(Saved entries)
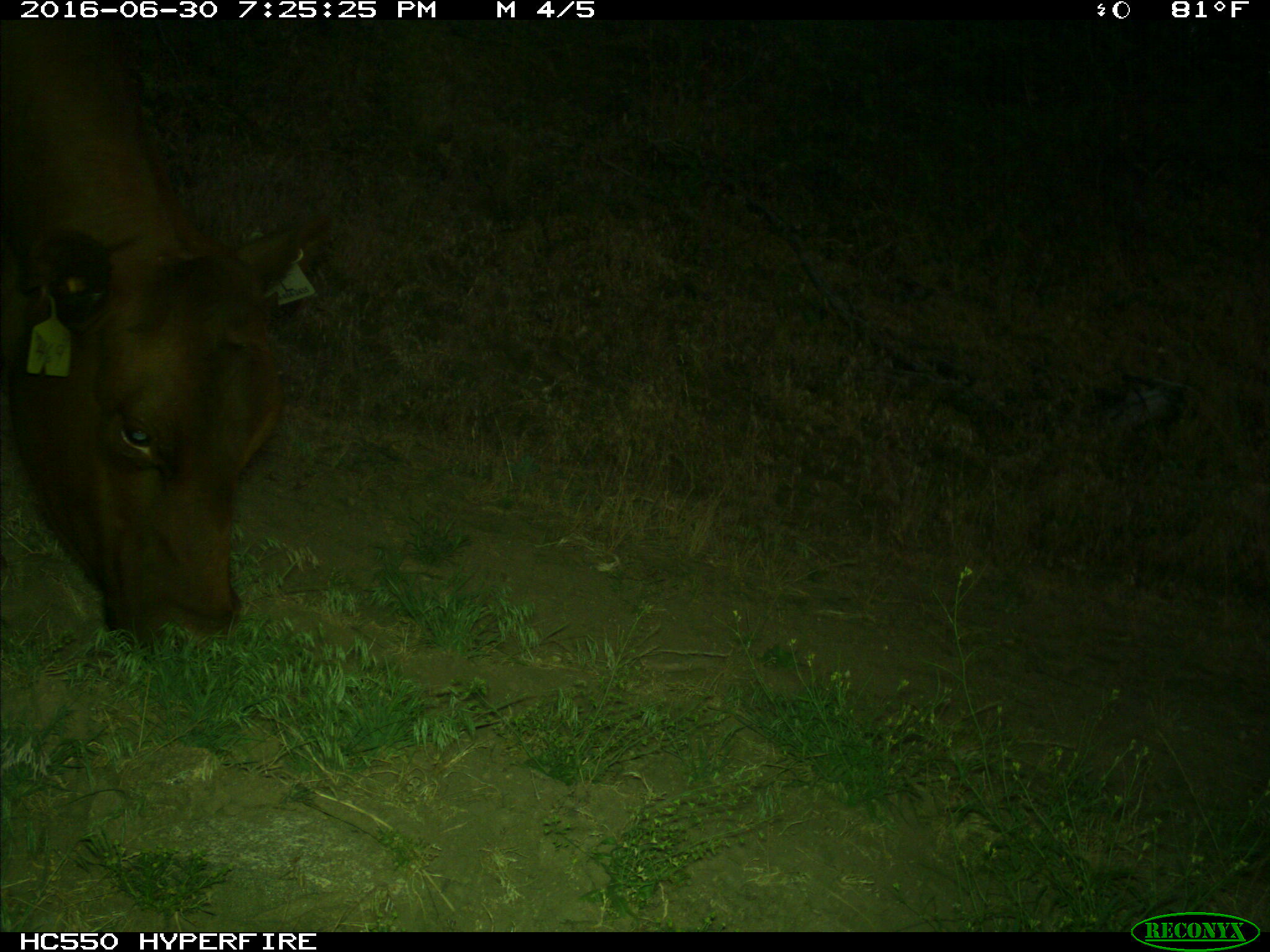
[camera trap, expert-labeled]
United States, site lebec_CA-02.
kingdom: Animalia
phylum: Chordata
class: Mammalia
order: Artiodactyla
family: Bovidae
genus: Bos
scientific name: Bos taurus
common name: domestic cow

(WORK TO BE COMPLETED) Set down the lines above exactly as written. Begin at the line containing "United States, site lebec_CA-02." and stop after the last line.

(WRITTEN REPLY)
United States, site lebec_CA-02.
kingdom: Animalia
phylum: Chordata
class: Mammalia
order: Artiodactyla
family: Bovidae
genus: Bos
scientific name: Bos taurus
common name: domestic cow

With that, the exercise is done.